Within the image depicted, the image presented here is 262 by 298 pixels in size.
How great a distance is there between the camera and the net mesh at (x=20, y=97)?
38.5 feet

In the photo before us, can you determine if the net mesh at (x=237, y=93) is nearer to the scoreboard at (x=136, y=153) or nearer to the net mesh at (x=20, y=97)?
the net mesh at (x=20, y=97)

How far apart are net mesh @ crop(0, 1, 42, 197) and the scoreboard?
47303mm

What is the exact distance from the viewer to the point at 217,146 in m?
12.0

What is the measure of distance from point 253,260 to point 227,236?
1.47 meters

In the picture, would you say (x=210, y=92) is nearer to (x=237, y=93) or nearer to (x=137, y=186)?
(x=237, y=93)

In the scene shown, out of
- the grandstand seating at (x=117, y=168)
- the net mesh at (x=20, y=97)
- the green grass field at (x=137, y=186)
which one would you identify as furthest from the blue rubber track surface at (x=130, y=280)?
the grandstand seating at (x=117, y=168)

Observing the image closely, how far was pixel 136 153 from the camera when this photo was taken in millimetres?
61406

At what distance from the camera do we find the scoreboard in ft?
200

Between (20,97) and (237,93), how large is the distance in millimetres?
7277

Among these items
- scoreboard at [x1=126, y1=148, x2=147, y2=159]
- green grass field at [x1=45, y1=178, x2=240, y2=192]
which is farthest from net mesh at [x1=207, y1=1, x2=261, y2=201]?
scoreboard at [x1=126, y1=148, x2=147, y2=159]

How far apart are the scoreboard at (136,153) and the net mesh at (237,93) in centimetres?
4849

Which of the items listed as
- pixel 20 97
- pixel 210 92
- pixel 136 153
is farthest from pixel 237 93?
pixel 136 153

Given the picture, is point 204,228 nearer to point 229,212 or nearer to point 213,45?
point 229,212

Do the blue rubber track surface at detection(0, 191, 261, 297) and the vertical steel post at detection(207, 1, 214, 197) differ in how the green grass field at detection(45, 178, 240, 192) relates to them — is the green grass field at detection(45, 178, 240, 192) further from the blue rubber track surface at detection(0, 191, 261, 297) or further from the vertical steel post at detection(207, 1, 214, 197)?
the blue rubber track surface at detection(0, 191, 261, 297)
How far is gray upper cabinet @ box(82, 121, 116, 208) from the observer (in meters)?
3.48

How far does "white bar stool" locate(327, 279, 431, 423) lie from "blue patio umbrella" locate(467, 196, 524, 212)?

Task statement = Take the line holding "Given the picture, is" and all lines after it through the end of the data, and set them down exactly.

Solution =
Given the picture, is point 204,228 nearer to point 229,212 or nearer to point 213,45?
point 229,212

Do the blue rubber track surface at detection(0, 191, 261, 297) and the vertical steel post at detection(207, 1, 214, 197) differ in how the green grass field at detection(45, 178, 240, 192) relates to them — is the green grass field at detection(45, 178, 240, 192) further from the blue rubber track surface at detection(0, 191, 261, 297) or further from the vertical steel post at detection(207, 1, 214, 197)?
the blue rubber track surface at detection(0, 191, 261, 297)
How far is gray upper cabinet @ box(82, 121, 116, 208) from the observer (in meters)?
3.48

How far does "white bar stool" locate(327, 279, 431, 423) lie from "blue patio umbrella" locate(467, 196, 524, 212)?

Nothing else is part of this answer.